She followed him through the Kitchen of Horrors to view the butler’s pantry (blessedly untouched by “modern improvements”), back porch (more beat up than the front porch), and, unfortunately, a powder room located way too close to the cooking area. Graham informed her that the powder room was going to be relocated. She firmly approved.
Back upstairs, she and Graham poked their heads into the various bedrooms, most of them small, except for the one that had just been expanded, and the bathroom with fifty-year-old fixtures—a shallow ceramic bathtub in a strange shade of turquoise, and a freestanding sink, precariously supported by corroded metal legs, with a bowl that was supposed to be the same color as the tub but didn’t quite match. The bathroom still reeked of a strong soap, even though the house hadn’t been lived in for years.
Graham said, “We’re pretty sure there’s a bar of Irish Spring behind the wall. First contractor to find it and relocate it to the next state wins a prize.”

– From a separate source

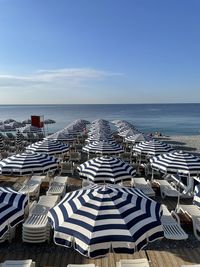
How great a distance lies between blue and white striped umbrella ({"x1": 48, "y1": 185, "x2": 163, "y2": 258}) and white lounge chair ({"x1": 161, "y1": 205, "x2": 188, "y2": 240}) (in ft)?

They ducked out of the bathroom as quickly as possible, and Graham led her to the last bedroom. The door, opposite the top of the stairs, was shut. He put his hand on the ornate, tarnished brass knob and said, “Get a load of this.”
He pushed open the door and ushered her inside. Emmie, braced for an unpleasant shock along the lines of the kitchen and the bathrooms, gasped. Spread across almost the entire back expanse of the house, the massive bedroom was stunning, even in its present dilapidated state. The first thing that caught her eye was a fireplace, the bricks over the opening blackened, the mantel worn, but . . .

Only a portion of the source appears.